Open-Ended Lab - Netflix Titles Catalog¶

This lab uses netflix_titles.csv.

Goals¶

  • Explore a real catalog-style dataset.
  • Create useful visualizations.
  • Engineer features from dates, text, categories, and durations.
  • Train and evaluate a simple model.
  • Answer open-ended questions using evidence from the data.

Setup¶

Run this cell first. You should not need to edit it.

In [ ]:
from pathlib import Path

import matplotlib.pyplot as plt
import pandas as pd
from sklearn.compose import ColumnTransformer
from sklearn.impute import SimpleImputer
from sklearn.linear_model import LogisticRegression
from sklearn.metrics import ConfusionMatrixDisplay, classification_report
from sklearn.model_selection import train_test_split
from sklearn.pipeline import make_pipeline
from sklearn.preprocessing import OneHotEncoder, StandardScaler

DATA_PATH = Path('netflix_titles.csv')
df = pd.read_csv(DATA_PATH)

print('Rows:', len(df))
print('Columns:', len(df.columns))
df.head()

Task 1 - Understand the dataset¶

Explore the dataset structure. Answer these questions in notes or markdown:

  1. What does one row represent?
  2. Which columns are categorical?
  3. Which columns are numeric or date-like?
  4. Which columns have missing values?
  5. Which columns might be useful for predicting whether a title is a Movie or TV Show?
In [ ]:
# TODO: inspect columns, data types, missing values, and summary statistics.
# Suggested tools: df.info(), df.describe(), df.isna().sum(), df['type'].value_counts()

Task 2 - Visual exploration¶

Create at least three visualizations. Suggested ideas:

  • Count of Movies vs TV Shows.
  • Titles by release year.
  • Most common ratings.
  • Most common countries.
  • Most common genres in listed_in.

After each chart, write 1-2 sentences explaining what you notice.

In [ ]:
# TODO: create at least three charts.

Task 3 - Feature engineering¶

Create a new table named features_df. Add useful features such as:

  • year_added from date_added.
  • duration_number from duration.
  • genre_count from listed_in.
  • description_length from description.
  • country_missing as a flag for missing country.
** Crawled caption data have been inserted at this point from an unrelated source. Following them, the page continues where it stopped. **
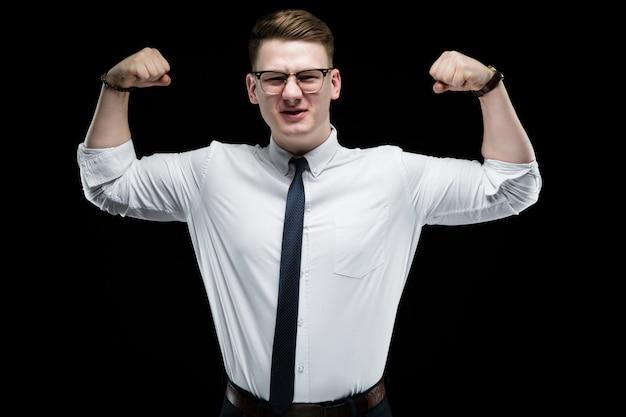 筋肉を示す自信を持ってハンサムなエレガントな責任ある実業家の肖像画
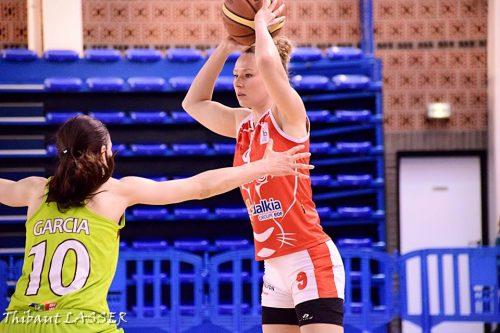 LFB_2015-2016_Mélanie PLUST (Lyon) @Hainaut Basket_Thibaut LASSER
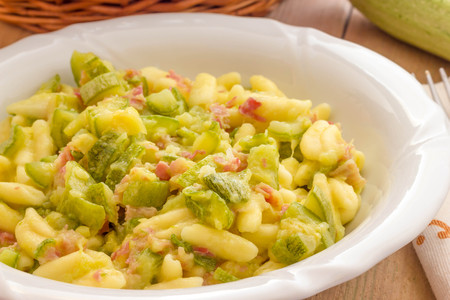 courgettes: Cavatelli pasta with bacon and courgettes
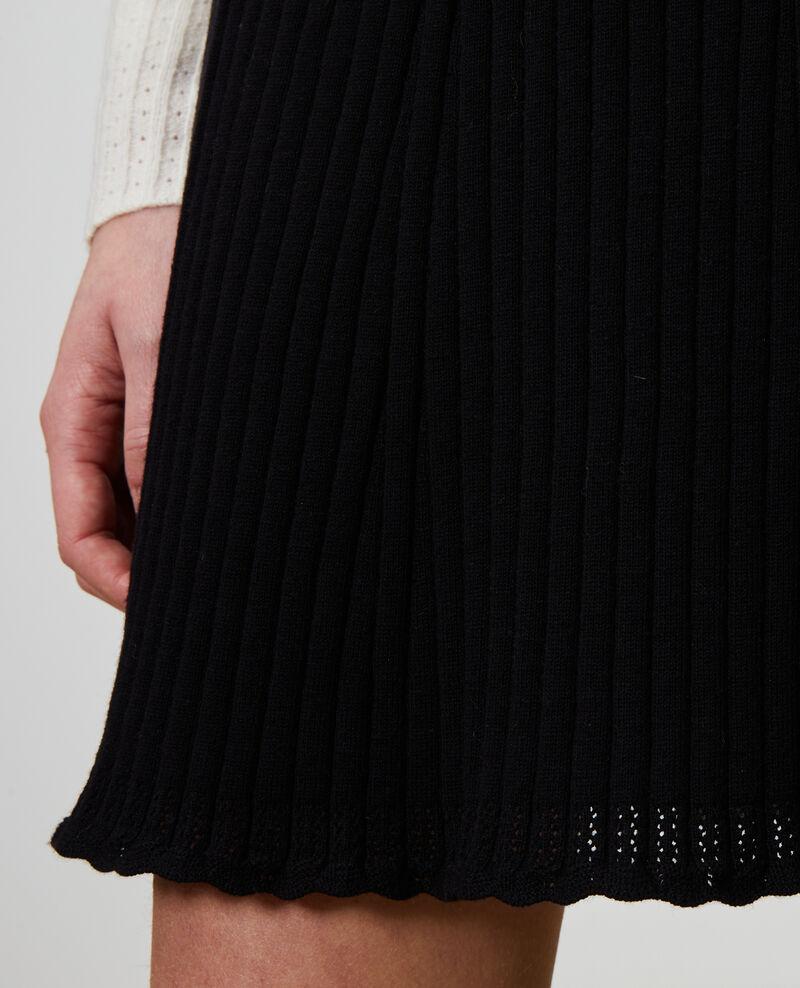 Falda corta de punto 3D Black beauty Noziere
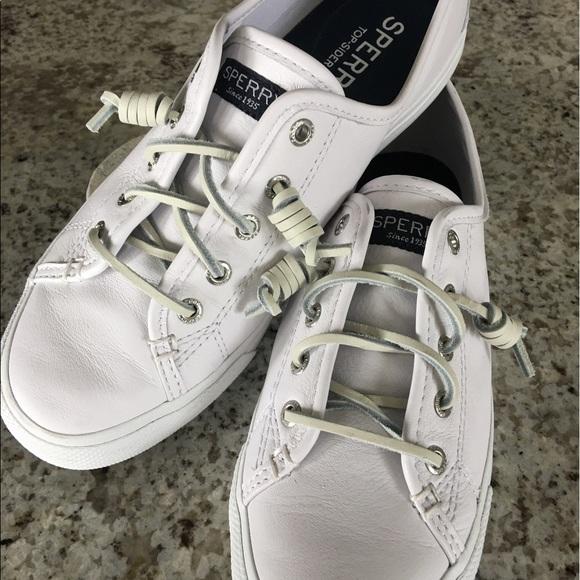 Sperrys Womens Seacoast Leather Sneaker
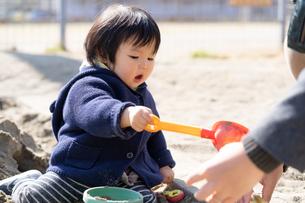 砂場で遊ぶ子供の写真素材 [FYI04689049]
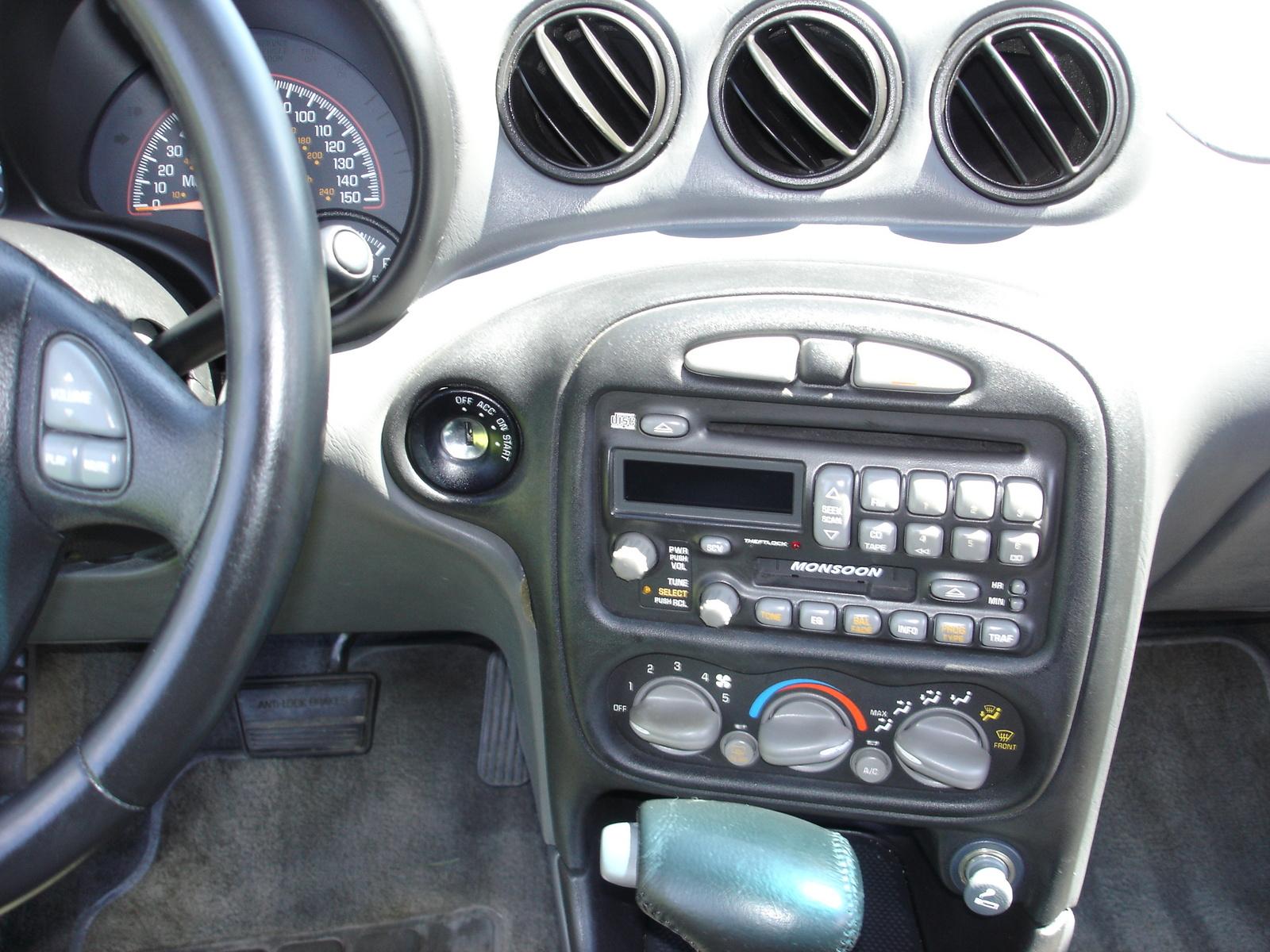 2001 Pontiac Grand Am Interior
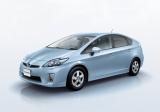 新車乗用車販売台数ランキング14ヶ月連続1位となったトヨタ『プリウス』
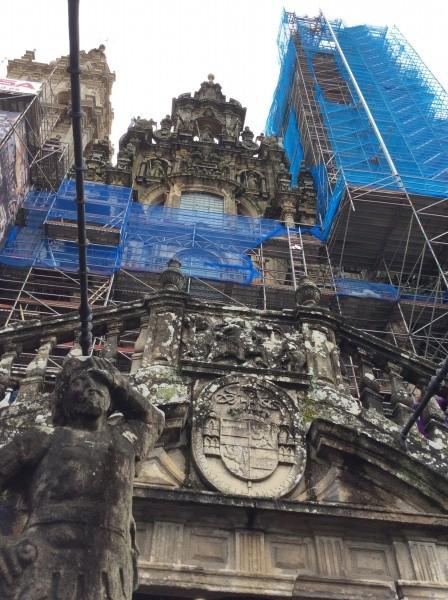 カテドラルの入り口「栄光の門」 聖ヤコブの像が、中央で迎え入れる。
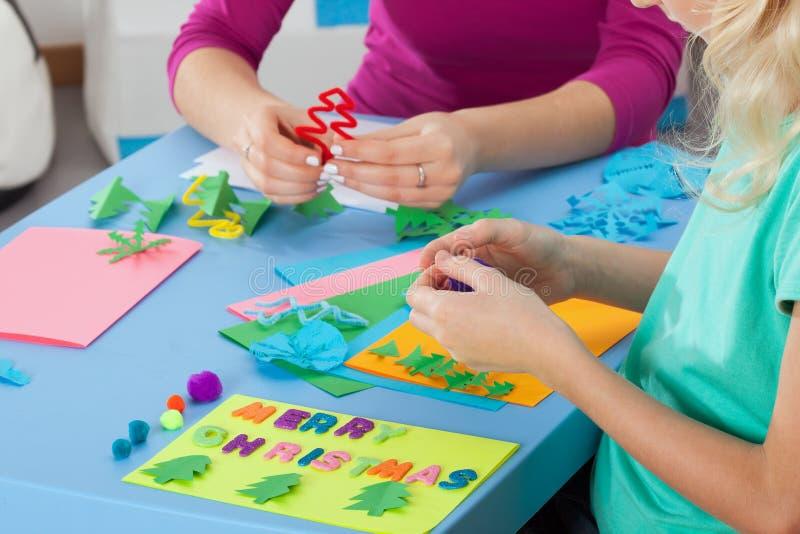 Μικρό κορίτσι που κατασκευάζει τις τέχνες με το δάσκαλο στοκ φωτογραφία με δικαίωμα ελεύθερης χρήσης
You may add other features if you think they are useful.

In [ ]:
features_df = df.copy()

# TODO: create engineered features.

# TODO: display your engineered columns.

Task 4 - Build a simple model¶

Train a simple model to predict type (Movie or TV Show).

Guidelines:

  • Do not use show_id, title, or type as input features.
  • Use a train/test split.
  • Include both numeric and categorical features if possible.
  • Print a classification report and confusion matrix.
In [ ]:
# TODO: choose feature columns, split the data, build a preprocessing pipeline, train a model, and evaluate it.

Task 5 - Open-ended interpretation¶

Answer in complete sentences:

  1. What patterns did you find during exploration?
  2. Which engineered features seemed most useful or least useful? Why?
  3. How well did the model perform?
  4. What mistakes did the model make?
  5. What additional data would make the model more useful?

Your answers:

  1. TODO
  2. TODO
  3. TODO
  4. TODO
  5. TODO